What the Hell Are Britain’s Universities For?


by Oscar Rickett

This article particularly resonated with the current events and general strikes in the UK.
The article illustrates perfectly something that tutors around the country noticed at the University but also echoes the fast changes I have lived through my studies in the UK.
As an international student who came to London to study, attracted by the reputation of the University and the outstanding notoriety of UK education, I fell for this image and dream of being in the centre of the most exciting and visionary university.

I quickly discovered that this notoriety was a product marketed and packaged under the golden letter of a famous university taping in our collective imagination and with the face of famous alumni.
Across 4 years, I have seen this dream slowly reveal the corporate backbone through the university fees reform and through a general feeling that good times were over.

The ever more grandiose plans of making this university the image of success and luxury were far more important than the actual quality of teaching.
We often felt ungrateful to even feel the need to complain about the teaching quality, being reminded that we were part of this exclusive and elitist club of future star designers.

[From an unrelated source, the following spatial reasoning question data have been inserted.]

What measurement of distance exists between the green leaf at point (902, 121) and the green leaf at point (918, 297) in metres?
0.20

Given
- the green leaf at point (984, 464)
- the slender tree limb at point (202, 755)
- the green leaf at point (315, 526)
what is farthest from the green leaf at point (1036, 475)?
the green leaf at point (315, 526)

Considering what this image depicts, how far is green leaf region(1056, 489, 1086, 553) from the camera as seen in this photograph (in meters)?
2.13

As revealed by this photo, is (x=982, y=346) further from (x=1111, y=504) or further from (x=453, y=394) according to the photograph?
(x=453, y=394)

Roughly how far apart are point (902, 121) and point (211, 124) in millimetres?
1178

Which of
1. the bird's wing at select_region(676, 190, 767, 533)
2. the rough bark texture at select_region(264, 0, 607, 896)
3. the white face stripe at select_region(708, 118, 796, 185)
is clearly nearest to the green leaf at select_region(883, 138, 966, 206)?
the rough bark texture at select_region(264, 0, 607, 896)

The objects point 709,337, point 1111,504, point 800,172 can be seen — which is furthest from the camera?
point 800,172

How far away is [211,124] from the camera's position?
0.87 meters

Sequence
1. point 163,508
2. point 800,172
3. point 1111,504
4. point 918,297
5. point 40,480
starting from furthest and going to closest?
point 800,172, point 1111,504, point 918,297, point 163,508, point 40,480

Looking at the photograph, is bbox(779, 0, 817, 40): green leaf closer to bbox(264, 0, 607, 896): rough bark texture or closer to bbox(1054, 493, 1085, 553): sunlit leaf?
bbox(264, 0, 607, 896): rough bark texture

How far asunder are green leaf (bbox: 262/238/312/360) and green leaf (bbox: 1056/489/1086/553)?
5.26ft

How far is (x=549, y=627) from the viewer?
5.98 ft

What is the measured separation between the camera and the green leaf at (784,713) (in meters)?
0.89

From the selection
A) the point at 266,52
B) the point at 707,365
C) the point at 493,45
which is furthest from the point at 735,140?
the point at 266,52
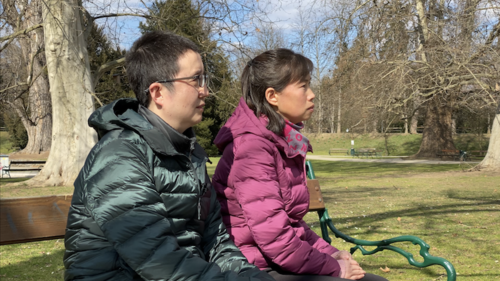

The buildings became more and more luxurious, bigger and high-tech without a reflection on the teaching methods, generating frustration in many international students who were paying the high fees with a general concern about our future employability.

“My students are lovely and very bright but they’re very fearful of failure and they’re wanting us to give them a template of what to do in the future,” Andrew Warnes, a professor in the English department at Leeds University,

Years after, and on the other side, I see a relationship based on a clientele approach to teaching, where failure is not an option either for the students or tutors.
The learning is quantified by success rate more than actually on the learning outcome or visions.
It feels like we deliver a recipe for employability kits which is no longer based on the reality of society or even based on the idea that University is a place to think, question and test but also fail.
With international fees skyrocketing, there is a feeling of buying the golden tickets which false expectations, of I, want to know now and not how.

“Are they institutions that everybody feels they have a stake in, whether they are students or not? Are they entrepreneurial businesses, hunting out new streams of profit? Are they training centres for employable skills? Are they places that train thinking, particularly the critical thinking required if we are to live in a healthy democracy? Do they introduce students, and so the wider culture, to resources of history and art and literature that could make them feel more alive… And if some of these descriptions have come to seem expendable, or luxuries, affordable only by the wealthy few, then I think that’s a serious problem for all of us.”

The question is what world we want and how much we value democracy, creativity or even our future.
If academics are seen as disposable and knowledge, creativity or innovation is no longer the priority and education a luxury are we not destroying the most lucrative UK product: its creatives?

What would be the UK TV and film industry, music, design, theatre, fashion etc.. which are exported everywhere in the world without creative teaching, without the diversity of perspective, diversity of heritage and backgrounds or diversity of academics asking students to think, to test, to share, to fail, to reflect, and to dream and create a unique vision of the world.
Do we still want to make a fair future for all or just an illusion based on a corporate dream for those who can afford it?

“My students have a passion for the books and I still have fantastic discussions with them, so there is some optimism,” he said. “I’m waiting for common sense to prevail and for people to realise that treating a university like a business is not a good idea… I have a young family, I have to feel optimistic.”